Christopher Nolan tells the true life tale of the 1940 Dunkirk evacuation also known as “Operation Dynamo” where nearly 400,000 soldiers were successfully evacuated in Dunkirk.
The scale of this event makes it tricky to commit to film since it took place over a relatively large period of time and involved many different moving parts to pull the evacuation off. Nolan gets around this by playing around with time in an impressive way. He divides the narrative into three main sections defined by different parts of the overall campaign and each following their own timeline. The land portion takes place over a week, sea takes place over the course of a day and air is only an hour. Effectively Nolan brings us three smaller films and stitches them together in a disconnected way while trusting the audience to be able to follow what’s going on.
It works really well for the most part. The audience has to keep it in mind throughout so that the transitions don’t feel so jarring. There are parts of the film where the action moves between day and night because of the disconnect so the narrative device has to be in the back of your mind throughout.
The cleverest thing about it is the points where these narratives connect. Events are seen multiple times from different perspectives with more insight supplied by the shift. One such example is answering the question of whether the pilot of a downed Spitfire survives. The scenes focusing on Spitfire pilot Farrier (Tom Hardy) are unable to supply that information as his view on the situation is very limited. By the end of the film it all comes together in a way that mostly makes sense.

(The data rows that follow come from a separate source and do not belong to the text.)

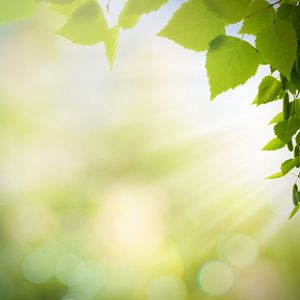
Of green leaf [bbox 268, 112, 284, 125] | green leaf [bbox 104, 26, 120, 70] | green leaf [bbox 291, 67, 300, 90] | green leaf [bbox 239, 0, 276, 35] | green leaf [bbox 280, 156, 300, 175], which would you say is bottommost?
green leaf [bbox 280, 156, 300, 175]

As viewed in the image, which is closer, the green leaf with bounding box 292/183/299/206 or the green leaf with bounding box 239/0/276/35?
the green leaf with bounding box 239/0/276/35

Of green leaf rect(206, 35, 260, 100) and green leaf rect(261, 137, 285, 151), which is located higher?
green leaf rect(206, 35, 260, 100)

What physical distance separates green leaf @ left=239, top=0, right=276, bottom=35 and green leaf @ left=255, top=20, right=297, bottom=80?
44 mm

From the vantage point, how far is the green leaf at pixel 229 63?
48 centimetres

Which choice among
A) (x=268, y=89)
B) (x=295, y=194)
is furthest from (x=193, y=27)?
(x=295, y=194)

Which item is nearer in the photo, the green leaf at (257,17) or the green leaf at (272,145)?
the green leaf at (257,17)

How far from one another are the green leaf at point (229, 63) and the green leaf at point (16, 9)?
0.97 ft

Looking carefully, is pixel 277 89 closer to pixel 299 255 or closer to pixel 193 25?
pixel 193 25

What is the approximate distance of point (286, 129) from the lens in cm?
67

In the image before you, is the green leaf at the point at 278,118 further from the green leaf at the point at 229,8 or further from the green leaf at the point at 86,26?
the green leaf at the point at 86,26

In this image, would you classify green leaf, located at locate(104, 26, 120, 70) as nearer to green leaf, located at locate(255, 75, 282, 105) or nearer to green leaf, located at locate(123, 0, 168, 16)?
green leaf, located at locate(123, 0, 168, 16)

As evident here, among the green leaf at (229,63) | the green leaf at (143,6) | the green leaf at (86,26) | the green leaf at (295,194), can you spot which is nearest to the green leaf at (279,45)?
the green leaf at (229,63)

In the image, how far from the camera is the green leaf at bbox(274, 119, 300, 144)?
0.66 metres

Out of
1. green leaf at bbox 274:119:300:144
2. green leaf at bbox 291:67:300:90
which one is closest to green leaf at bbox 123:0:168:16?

Another thing the film does particularly well is build a sense of tension and dread through the use of sound. The deafening sound of plane engines heralds danger and gunshots are similarly terrifying because of how loud they are. This is combined nicely with the score that makes good use of a recurring ticking motif that adds to the general unease of the situation.
The execution of the action was a bit of a mixed bag. By far the most impressive sequences were the aerial dogfights that managed to be really tense and exciting. They play out like a procedural with a lot of attention given to tactics and other considerations like fuel consumption which creates a sense of realism about them and makes the pay off to the manoeuvres used in the cat and mouse game feel more satisfying. Nothing particularly stood out about the rest of the action as the depiction of boats sinking started to feel somewhat repetitive.
Dunkirk is somewhat unique in that the situation is more of the focus than the people involved. This allows the scope of what is being depicted to come through but it loses something in terms of investment. Outside of Kenneth Branagh’s regretful Commander Bolton, civilian boat captain Mr. Dawson (Mark Rylance), and Cillian Murphy’s shell shocked soldier rescued by him very little work is done to establish the people involved in any meaningful away. The actors all do an impressive job evoking terror through actions and facial expressions but there’s little reason to invest in them as characters beyond the fact that they’re in a horrific situation. The lack of dialogue does add to the claustrophobic terror being built but it means that many of the characters descend into a sea of faces placed at different points throughout the evacuation.
Visually the film is really impressive. I’ve talked a lot about scope and this film has lots of it. The sheer scale of the event comes through clearly and there’s an undercurrent of bleakness established by lingering shots on the devastation inflicted on the surrounding area. It allows the events to feel distant to those the film follows while creating a sense of dread as the enemy draws closes and the lack of German soldiers shown on screen adds a sense of terror to the enemy closing in.
A technically impressive film that makes good use of sound design and visual language to communicate the scope of the situation. The disconnected timelines solve the problem of too many moving parts and the way they periodically converge is impressively handled. Since the film focuses more on the situation than the people involved it means that the film suffers in its characterisation. So little is revealed about those involved that it’s difficult to invest in. The action depicted varies in effectiveness with the standout being the aerial battles but nothing else particularly stand out. Despite that the film does a good job of establishing terror and isolation with impressive lingering shots showing the devastation inflicted.